Sunday, 31 August 2008
Wednesday, 27 August 2008
It's hard to trust that something of interest will develop organically on stage and it's even harder to allow your carefully prepared personality to drop a little - but when it does and a more vulnerable persona emerges its electrifying for the audience. Most of us are finding it shocking to recognise how many physical gestures and speech patterns are habitual and we all make ourselves cringe from time to time when we fall back to the safety of our little tricks. When this happens the struggle is to bounce back and stay open to the real possibilities of the situation.
Occasionally I just withdraw, give up and want to get off. I also sense I'm better in minor, supporting a proposition from another actor, than I am taking the major focus. In reality I'm delighted to be still in the mix and still producing work eight days in.
The group changed for this second week, which has brought a new dynamic. There are slightly more of us on board, but the mood is still light, supportive and occasionally giggly.
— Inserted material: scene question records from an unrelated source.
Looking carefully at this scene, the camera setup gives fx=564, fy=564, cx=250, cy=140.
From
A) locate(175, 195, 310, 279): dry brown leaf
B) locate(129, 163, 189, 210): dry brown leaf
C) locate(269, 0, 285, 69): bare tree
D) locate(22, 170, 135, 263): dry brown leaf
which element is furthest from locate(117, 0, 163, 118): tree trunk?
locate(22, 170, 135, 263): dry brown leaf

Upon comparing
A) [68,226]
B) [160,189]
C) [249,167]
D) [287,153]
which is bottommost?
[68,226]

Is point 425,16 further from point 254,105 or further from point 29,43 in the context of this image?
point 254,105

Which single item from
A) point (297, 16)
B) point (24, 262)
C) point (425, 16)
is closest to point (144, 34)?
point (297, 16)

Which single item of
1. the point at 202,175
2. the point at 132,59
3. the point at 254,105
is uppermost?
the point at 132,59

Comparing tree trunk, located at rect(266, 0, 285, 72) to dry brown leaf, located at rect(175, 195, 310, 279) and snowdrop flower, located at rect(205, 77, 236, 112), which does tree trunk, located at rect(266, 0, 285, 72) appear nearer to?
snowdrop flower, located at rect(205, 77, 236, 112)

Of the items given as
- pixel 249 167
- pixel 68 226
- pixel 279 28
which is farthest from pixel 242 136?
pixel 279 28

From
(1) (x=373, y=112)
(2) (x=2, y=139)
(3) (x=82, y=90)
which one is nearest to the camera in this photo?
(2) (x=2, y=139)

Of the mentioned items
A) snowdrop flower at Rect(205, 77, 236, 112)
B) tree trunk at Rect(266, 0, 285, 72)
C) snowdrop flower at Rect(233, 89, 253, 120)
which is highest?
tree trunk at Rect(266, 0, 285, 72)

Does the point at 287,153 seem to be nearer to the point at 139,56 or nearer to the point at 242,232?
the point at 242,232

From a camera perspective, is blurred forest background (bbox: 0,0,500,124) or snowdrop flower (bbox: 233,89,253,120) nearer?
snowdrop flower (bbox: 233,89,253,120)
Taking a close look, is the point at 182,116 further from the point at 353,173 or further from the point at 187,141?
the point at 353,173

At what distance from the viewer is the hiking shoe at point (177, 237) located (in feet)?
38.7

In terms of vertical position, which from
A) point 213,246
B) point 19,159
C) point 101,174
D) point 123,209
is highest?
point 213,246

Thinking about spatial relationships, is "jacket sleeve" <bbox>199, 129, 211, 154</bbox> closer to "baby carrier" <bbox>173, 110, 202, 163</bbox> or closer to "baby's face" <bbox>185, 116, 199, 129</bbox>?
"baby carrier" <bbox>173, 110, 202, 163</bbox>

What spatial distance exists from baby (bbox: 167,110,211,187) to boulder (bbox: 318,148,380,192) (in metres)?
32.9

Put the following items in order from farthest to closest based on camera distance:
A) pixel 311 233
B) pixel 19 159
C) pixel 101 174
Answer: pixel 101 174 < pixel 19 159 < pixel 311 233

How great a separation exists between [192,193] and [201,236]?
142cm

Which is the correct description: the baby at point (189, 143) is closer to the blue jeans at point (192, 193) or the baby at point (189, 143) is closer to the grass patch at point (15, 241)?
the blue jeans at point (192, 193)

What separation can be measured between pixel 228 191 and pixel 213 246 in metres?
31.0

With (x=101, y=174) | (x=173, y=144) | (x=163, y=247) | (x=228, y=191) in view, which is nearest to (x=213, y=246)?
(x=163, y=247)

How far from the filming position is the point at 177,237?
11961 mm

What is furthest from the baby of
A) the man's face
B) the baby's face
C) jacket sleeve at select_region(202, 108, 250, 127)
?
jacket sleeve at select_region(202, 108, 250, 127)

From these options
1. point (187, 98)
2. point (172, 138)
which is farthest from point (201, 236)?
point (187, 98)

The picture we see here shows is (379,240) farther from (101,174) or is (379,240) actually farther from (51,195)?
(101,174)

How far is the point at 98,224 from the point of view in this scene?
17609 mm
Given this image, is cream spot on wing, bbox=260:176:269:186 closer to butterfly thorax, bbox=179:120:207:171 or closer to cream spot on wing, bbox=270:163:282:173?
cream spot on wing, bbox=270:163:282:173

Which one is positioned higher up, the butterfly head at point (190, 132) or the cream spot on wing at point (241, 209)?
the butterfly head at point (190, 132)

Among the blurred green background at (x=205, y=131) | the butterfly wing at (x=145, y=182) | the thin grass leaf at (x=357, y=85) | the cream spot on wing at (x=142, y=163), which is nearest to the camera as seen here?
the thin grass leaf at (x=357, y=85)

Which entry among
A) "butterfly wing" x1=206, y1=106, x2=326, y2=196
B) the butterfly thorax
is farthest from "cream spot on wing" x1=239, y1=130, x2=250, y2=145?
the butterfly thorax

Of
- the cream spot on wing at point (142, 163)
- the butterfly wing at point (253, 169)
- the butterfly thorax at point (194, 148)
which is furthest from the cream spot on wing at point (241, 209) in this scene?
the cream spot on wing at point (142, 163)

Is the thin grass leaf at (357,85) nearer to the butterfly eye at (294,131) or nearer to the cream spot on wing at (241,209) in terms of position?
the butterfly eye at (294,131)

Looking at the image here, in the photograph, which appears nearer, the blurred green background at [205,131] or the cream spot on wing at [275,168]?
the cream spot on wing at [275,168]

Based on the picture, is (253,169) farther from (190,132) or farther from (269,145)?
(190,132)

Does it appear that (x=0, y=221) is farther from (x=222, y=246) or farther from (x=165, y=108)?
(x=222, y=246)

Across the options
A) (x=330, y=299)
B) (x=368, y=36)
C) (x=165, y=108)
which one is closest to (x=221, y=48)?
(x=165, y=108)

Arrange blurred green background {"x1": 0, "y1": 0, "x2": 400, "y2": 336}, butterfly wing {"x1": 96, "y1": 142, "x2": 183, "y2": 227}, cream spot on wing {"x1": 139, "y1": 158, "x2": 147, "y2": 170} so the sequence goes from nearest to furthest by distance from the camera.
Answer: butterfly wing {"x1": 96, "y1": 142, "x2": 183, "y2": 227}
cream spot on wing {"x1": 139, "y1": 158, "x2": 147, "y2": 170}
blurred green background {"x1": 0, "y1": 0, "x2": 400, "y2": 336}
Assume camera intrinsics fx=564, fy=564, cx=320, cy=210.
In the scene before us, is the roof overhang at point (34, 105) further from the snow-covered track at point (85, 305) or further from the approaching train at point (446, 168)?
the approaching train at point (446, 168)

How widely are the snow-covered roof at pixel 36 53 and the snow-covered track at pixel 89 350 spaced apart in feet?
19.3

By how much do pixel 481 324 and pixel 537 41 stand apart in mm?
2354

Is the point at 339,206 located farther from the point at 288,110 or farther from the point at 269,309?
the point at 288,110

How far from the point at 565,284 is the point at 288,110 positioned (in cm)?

We're also getting fantastic - if a bit competitive - at volleyball, which we devote at least an hour a day to.
I'll be sad when the week ends.
Sunday, 24 August 2008
Friday, 22 August 2008
Tuesday, 19 August 2008
It's so much about trusting your body and I'm finding that my best work comes when I'm slightly detached from my thoughts (being jet lagged, it turns out, was a bonus.) The moment I plan or predict the next action is the moment everything freezes and I become self-consciously hung out to dry. Excruciating for me, boring for the audience. My scoundrel's refuge has always been in ideas and language and even on day two the deficiency of this default defence is beginning to reveal itself (especially as occasionally this leads me to think that ideas without action are enough!)
A lot of our work is based on pre-performance, training us to be in a position to both grasp the major focus of the audience's attention, whilst also finding strategies and conventions through which we can trust and play together. The mat work, focused on realigning our spines, is already giving me a bit of an energy boost.
It feels full on, but the group are kind, and every time somebody falls on their face, there is both support for the risk they took and encouragement for them to try again. The truth is I'm really enjoying myself.
Monday, 18 August 2008
It's also day one of Kasia's Physical Theatre summer school so I'm fighting the jet lag by running around the theatre. I'm really pleased I've signed up though as it gives me a chance to work with Kasia as a student and really understand how much she gives as a lecturer.
From September we start three pathways through the degree programme. Theatre Arts, Applied Theatre and Physical Theatre but all of the staff are very keen that we should find common links between these. One idea, which I've really grown into, is the thought that the three programmes might share a foundation performance course, which would give all our undergraduates a basic vocabulary and approach to rehearsals and performance. It would enable us to genuinely share our work and encourage the students to appreciate good practice on the programme, which ever pathway it was coming from. With that in mind it's great to take part and see where Kasia's own training has led her. It's also just fun and liberating as a lecturer to be taught by a colleague.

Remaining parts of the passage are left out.